Sir George Cockburn, an English admiral, born April 22, 1772, died Aug. 19, 1853. He served on the East India, home, and Mediterranean stations, and received the thanks of the house of commons for his operations against Martinique, by which that island came into the possession of Great Britain. He took a conspicuous part in the hostilities against the United States, particularly in the burning of the capitol and other public buildings at Washington in 1814, and in laying waste the banks of the Potomac and Chesapeake. Upon the close of the war he was employed to convey Napoleon to St. Helena. After his return to England he served repeatedly as member of the house of commons and as lord of the admiralty.
Sir George Grey, a British author, born at Lisburn, Ireland, in 1812. He was educated in the military college at Sandhurst. In 1837, being then a captain, he asked and received permission to explore the interior of Australia. In 1838, with another expedition, he explored the Swan river district. He returned to England in 1840, and in 1841 was appointed governor of South Australia, in 1846 of New Zealand, in 1854 of Cape Colony, and in 1861 again of New Zealand. He returned to England in 1867. He has published " Journals of Two Expeditions of Discovery in N. W. and W. Australia " (2 vols., London, 1841); " Polynesian Mythology and Ancient Traditional History of the New Zealand Race" (1855); and "Proverbial Sayings of the Ancestors of the New Zealand Race " (1858). He possessed a celebrated library, especially rich in geographical and ethnological works. Dr. II. J. Bleck published in 1859 a critical list of the works on African and Polynesian languages.
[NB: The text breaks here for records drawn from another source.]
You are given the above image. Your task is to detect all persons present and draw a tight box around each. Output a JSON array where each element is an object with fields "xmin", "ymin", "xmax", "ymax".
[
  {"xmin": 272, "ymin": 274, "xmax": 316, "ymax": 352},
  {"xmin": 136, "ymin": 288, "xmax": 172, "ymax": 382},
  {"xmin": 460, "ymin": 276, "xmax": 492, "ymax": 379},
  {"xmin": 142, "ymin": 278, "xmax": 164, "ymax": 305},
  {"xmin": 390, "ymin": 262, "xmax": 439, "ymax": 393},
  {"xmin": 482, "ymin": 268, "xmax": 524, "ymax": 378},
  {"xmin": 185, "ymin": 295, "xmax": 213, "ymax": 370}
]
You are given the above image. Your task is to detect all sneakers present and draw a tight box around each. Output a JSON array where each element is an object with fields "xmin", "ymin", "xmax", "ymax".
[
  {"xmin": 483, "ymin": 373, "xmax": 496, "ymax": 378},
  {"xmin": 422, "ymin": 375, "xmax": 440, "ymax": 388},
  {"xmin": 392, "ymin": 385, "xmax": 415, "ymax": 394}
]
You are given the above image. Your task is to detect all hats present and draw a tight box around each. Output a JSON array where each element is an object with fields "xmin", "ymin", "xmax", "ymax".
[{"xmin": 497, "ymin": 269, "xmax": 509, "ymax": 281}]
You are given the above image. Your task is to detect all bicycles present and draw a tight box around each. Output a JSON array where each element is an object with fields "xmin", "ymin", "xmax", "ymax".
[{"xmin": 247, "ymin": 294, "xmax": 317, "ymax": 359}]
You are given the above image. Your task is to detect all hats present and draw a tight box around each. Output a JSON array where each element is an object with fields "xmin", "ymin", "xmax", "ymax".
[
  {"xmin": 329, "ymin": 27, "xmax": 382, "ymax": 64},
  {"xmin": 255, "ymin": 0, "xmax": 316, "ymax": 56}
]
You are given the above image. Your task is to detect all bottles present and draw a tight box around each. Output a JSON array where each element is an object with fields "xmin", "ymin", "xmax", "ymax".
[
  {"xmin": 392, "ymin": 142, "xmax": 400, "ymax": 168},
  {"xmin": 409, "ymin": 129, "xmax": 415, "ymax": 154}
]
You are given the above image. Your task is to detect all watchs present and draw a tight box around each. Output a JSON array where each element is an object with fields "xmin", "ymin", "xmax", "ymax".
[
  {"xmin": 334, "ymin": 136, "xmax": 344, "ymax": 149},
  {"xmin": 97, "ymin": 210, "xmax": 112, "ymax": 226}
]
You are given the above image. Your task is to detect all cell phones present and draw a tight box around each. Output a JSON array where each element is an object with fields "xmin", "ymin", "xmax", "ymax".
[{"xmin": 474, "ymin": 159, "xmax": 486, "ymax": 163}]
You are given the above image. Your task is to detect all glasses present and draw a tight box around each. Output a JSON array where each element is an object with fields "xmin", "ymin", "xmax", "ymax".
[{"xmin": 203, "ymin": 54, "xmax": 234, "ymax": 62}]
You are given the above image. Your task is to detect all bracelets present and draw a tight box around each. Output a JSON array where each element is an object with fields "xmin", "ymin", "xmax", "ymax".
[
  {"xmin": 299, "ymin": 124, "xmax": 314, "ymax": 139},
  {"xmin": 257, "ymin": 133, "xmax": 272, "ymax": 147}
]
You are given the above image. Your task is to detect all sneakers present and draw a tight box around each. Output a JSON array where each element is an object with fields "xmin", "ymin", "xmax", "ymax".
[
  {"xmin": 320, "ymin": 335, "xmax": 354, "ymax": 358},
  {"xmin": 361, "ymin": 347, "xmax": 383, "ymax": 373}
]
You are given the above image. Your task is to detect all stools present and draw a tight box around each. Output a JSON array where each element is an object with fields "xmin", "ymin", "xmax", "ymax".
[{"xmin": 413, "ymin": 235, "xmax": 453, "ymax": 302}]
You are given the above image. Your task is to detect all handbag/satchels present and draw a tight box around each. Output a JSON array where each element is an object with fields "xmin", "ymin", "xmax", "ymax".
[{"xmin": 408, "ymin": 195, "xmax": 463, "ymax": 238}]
Sir George Harvey, a Scottish painter, born at St. Ninian's, near Stirling, in 1805. He was one of the founders of the royal Scottish academy. His pictures represent scenes from Scottish history and domestic life, and particularly those relating to the trials and persecutions of the Covenanters. In some, however, the serious character is relieved by a vein of quaint humor characteristic of the artist's nationality. He has also painted landscapes with effect. Among his works are "Covenanters Preaching" (1830), "The Curlers" (1835), "The Past and Present" (1840), "A Highland Funeral" (1844), "John Bunyan and his Daughter selling Laces at the Door of Bedford Jail" (1857), and "The Penny Bank" (1864). He was elected president of the Scottish royal academy in 1864, and was knighted in 1867. He has published " Notes of the Early History of the Royal Scottish Academy" (1870).
Sir George Howland Beaumont, an English patron of art, born at his family seat in Leicestershire, Nov. 6, 1753, died Feb. 7, 1827. He was educated at Eton, and subsequently devoted himself with enthusiasm to the study of painting and to the collection of works of art. He was among the first to discover and encourage the genius of Wilkie, some of whose finest works were painted for him. He was instrumental in establishing the British national gallery, and, as an inducement to parliament to purchase the celebrated Angerstein collection for that purpose, presented 16 of his best pictures to the collection.